▶ [Excerpt provided]
"""
The third technique to compute forwarding tables is to rely on a control plane using a distributed algorithm. Routers exchange control messages to discover the network topology and build their forwarding table based on them. We dedicate a more detailed description of such distributed algorithms later in this section.


Flat or hierarchical addresses
------------------------------

The last, but important, point to discuss about the `data plane` of the networks that rely on the datagram mode is their addressing scheme. In the examples above, we have used letters to represent the addresses of the hosts and network nodes. In practice, all addresses are encoded as a bit string. Most network technologies use a fixed size bit string to represent source and destination address. These addresses can be organized in two different ways.

The first organization, which is the one that we have implicitly assumed until now, is the `flat addressing` scheme. Under this scheme, each host and network node has a unique address. The unicity of the addresses is important for the operation of the network. If two hosts have the same address, it can become difficult for the network to forward packets towards this destination. `Flat addresses` are typically used in situations where network nodes and hosts need to be able to communicate immediately with unique addresses. These `flat addresses` are often embedded inside the network interface cards. The network card manufacturer creates one unique address for each interface and this address is stored in the read-only memory of the interface. An advantage of this addressing scheme is that it easily supports unstructured and mobile networks. When a host moves, it can attach to another network and remain confident that its address is unique and enables it to communicate inside the new network.
"""
▶ [Given records]
"""
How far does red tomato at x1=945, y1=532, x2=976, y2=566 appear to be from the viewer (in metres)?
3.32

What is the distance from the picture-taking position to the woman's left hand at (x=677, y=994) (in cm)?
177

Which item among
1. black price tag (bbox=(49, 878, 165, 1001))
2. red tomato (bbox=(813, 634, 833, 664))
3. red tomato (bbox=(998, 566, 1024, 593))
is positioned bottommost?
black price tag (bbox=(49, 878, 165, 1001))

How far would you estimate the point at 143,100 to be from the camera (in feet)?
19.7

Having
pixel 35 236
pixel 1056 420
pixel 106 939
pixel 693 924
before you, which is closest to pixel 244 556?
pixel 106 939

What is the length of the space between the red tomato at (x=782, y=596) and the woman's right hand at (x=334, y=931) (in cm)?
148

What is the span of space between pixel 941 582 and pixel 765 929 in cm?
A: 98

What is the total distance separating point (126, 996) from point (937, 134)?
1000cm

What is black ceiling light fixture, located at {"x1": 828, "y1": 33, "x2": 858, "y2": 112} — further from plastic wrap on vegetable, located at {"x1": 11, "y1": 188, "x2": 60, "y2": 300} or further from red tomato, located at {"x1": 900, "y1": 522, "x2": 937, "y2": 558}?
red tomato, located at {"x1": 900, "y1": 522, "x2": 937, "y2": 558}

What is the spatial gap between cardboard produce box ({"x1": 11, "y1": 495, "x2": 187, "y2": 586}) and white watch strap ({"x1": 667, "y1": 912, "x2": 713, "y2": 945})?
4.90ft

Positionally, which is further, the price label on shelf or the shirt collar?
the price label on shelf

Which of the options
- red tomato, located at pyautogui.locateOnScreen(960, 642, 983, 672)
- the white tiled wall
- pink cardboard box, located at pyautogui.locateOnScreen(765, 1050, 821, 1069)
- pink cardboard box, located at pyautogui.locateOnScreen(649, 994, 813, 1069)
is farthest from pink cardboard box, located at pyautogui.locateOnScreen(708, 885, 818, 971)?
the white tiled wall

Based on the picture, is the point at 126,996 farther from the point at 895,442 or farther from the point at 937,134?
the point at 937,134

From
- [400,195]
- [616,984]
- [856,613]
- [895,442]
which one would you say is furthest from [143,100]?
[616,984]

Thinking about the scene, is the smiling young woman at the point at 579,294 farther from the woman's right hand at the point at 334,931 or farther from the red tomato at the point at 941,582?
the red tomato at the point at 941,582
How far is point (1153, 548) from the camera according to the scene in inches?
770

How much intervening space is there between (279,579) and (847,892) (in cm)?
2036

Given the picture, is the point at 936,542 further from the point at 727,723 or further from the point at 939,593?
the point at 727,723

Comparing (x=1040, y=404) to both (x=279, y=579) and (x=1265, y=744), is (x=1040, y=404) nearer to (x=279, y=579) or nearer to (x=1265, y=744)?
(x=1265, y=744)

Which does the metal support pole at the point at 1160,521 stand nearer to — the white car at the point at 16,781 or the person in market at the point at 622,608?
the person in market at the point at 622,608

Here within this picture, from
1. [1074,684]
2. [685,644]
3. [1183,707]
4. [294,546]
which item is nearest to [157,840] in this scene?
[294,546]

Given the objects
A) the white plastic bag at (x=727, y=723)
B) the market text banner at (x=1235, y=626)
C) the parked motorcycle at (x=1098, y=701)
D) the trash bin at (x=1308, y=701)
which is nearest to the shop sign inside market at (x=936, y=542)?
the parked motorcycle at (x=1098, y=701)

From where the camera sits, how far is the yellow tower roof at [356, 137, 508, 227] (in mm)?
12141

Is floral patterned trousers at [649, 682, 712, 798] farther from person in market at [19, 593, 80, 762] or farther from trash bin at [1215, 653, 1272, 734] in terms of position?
"""
▶ [The tasks]
[1] Rewrite the entries from the line containing "Given the objects" through the end of the entries as a JSON list of strings, with one string for each line and blank lines omitted.
[2] Please extend the passage on network addressing from the point where it ends.

▶ [Response list]
[1]
[
  "Given the objects",
  "A) the white plastic bag at (x=727, y=723)",
  "B) the market text banner at (x=1235, y=626)",
  "C) the parked motorcycle at (x=1098, y=701)",
  "D) the trash bin at (x=1308, y=701)",
  "which is nearest to the shop sign inside market at (x=936, y=542)?",
  "the parked motorcycle at (x=1098, y=701)",
  "From where the camera sits, how far is the yellow tower roof at [356, 137, 508, 227] (in mm)?",
  "12141",
  "Is floral patterned trousers at [649, 682, 712, 798] farther from person in market at [19, 593, 80, 762] or farther from trash bin at [1215, 653, 1272, 734] in terms of position?"
]

[2]
With `flat addressing` the lookup operation in the forwarding table can be implemented as an exact match. The `forwarding table` contains the (sorted) list of all known destination addresses. When a packet arrives, a network node only needs to check whether this address is included in the forwarding table or not. In software, this is an `O(log(n))` operation if the list is sorted. In hardware, Content Addressable Memories can efficiently perform this lookup operation, but their size is usually limited.

.. https://www.pagiamtzis.com/pubs/pagiamtzis-jssc2006.pdf

A drawback of the `flat addressing scheme` is that the forwarding tables linearly grow with the number of hosts and routers in the network. With this addressing scheme, each forwarding table must contain an entry that points to every address reachable inside the network. Since large networks can contain tens of millions of hosts or more, this is a major problem on routers that need to be able to quickly forward packets. As an illustration, it is interesting to consider the case of an interface running at 10 Gbps. Such interfaces are found on high-end servers and in various routers today. Assuming a packet size of 1000 bits, a pretty large and conservative number, such interface must forward ten million packets every second. This implies that a router that receives packets over such a link must forward one 1000 bits packet every 100 nanoseconds. This is the same order of magnitude as the memory access times of old DRAMs.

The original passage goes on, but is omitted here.